_Written instruction:_ Return each line of the material below that contains the string "viewBox", treating uppercase and lowercase letters as different.

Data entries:
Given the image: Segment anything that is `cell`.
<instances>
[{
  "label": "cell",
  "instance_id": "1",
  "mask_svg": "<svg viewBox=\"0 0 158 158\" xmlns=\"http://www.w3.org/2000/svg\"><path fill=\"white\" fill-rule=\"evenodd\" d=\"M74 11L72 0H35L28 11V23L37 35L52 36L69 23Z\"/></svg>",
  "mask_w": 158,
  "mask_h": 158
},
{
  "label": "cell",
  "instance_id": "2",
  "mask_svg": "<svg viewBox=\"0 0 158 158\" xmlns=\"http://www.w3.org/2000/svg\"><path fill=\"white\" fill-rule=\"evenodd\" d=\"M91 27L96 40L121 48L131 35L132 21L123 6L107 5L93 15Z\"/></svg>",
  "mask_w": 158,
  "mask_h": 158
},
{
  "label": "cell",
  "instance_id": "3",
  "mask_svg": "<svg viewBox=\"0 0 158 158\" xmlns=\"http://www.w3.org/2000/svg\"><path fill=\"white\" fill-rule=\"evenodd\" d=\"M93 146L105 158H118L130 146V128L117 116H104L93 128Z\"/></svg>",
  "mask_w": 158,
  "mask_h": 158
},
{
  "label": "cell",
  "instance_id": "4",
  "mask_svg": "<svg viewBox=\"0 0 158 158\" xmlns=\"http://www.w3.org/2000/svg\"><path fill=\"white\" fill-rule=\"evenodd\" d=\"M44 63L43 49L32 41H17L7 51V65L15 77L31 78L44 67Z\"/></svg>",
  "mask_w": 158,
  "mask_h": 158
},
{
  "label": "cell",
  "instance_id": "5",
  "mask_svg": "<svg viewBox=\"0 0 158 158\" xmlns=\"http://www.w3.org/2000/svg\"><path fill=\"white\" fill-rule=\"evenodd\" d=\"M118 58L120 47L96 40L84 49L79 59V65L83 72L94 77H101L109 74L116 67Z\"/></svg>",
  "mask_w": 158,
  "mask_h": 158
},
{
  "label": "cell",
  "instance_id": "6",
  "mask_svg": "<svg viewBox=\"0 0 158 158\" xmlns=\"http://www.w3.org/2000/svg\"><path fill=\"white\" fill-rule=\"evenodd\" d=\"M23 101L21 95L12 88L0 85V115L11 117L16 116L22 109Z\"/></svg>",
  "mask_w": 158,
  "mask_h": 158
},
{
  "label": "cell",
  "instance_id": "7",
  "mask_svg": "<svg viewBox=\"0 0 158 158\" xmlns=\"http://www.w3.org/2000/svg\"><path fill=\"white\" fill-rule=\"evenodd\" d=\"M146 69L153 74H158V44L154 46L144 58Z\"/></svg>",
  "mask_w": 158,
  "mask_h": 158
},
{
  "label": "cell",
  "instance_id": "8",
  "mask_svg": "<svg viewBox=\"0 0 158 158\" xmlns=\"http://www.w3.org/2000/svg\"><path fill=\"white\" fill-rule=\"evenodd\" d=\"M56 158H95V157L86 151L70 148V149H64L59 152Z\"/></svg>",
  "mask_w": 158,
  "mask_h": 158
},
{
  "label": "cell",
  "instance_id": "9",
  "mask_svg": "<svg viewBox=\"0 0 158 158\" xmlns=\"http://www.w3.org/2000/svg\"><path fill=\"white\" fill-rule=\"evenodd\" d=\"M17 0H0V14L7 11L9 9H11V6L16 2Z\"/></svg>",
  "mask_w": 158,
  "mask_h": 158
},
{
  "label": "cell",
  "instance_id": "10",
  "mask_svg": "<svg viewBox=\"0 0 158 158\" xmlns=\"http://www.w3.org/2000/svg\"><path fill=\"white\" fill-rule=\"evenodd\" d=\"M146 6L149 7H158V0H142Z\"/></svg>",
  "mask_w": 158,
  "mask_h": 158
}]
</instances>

_Task result:_
  "mask_svg": "<svg viewBox=\"0 0 158 158\" xmlns=\"http://www.w3.org/2000/svg\"><path fill=\"white\" fill-rule=\"evenodd\" d=\"M74 11L72 0H35L28 11V23L37 35L52 36L69 23Z\"/></svg>",
  "mask_svg": "<svg viewBox=\"0 0 158 158\" xmlns=\"http://www.w3.org/2000/svg\"><path fill=\"white\" fill-rule=\"evenodd\" d=\"M91 27L96 40L121 48L131 35L132 21L123 6L107 5L93 15Z\"/></svg>",
  "mask_svg": "<svg viewBox=\"0 0 158 158\" xmlns=\"http://www.w3.org/2000/svg\"><path fill=\"white\" fill-rule=\"evenodd\" d=\"M93 146L105 158H118L130 146V128L117 116H104L93 128Z\"/></svg>",
  "mask_svg": "<svg viewBox=\"0 0 158 158\" xmlns=\"http://www.w3.org/2000/svg\"><path fill=\"white\" fill-rule=\"evenodd\" d=\"M44 63L43 49L32 41H17L7 51V65L15 77L31 78L44 67Z\"/></svg>",
  "mask_svg": "<svg viewBox=\"0 0 158 158\" xmlns=\"http://www.w3.org/2000/svg\"><path fill=\"white\" fill-rule=\"evenodd\" d=\"M118 58L120 47L96 40L84 49L79 59V65L83 72L94 77H101L109 74L116 67Z\"/></svg>",
  "mask_svg": "<svg viewBox=\"0 0 158 158\" xmlns=\"http://www.w3.org/2000/svg\"><path fill=\"white\" fill-rule=\"evenodd\" d=\"M23 101L21 95L12 88L0 85V115L11 117L16 116L22 109Z\"/></svg>",
  "mask_svg": "<svg viewBox=\"0 0 158 158\" xmlns=\"http://www.w3.org/2000/svg\"><path fill=\"white\" fill-rule=\"evenodd\" d=\"M146 69L153 74H158V44L154 46L144 58Z\"/></svg>",
  "mask_svg": "<svg viewBox=\"0 0 158 158\" xmlns=\"http://www.w3.org/2000/svg\"><path fill=\"white\" fill-rule=\"evenodd\" d=\"M56 158H95V157L86 151L70 148V149H64L59 152Z\"/></svg>",
  "mask_svg": "<svg viewBox=\"0 0 158 158\" xmlns=\"http://www.w3.org/2000/svg\"><path fill=\"white\" fill-rule=\"evenodd\" d=\"M17 0H0V14L7 11L9 9H11V6L16 2Z\"/></svg>",
  "mask_svg": "<svg viewBox=\"0 0 158 158\" xmlns=\"http://www.w3.org/2000/svg\"><path fill=\"white\" fill-rule=\"evenodd\" d=\"M146 6L149 7H158V0H142Z\"/></svg>",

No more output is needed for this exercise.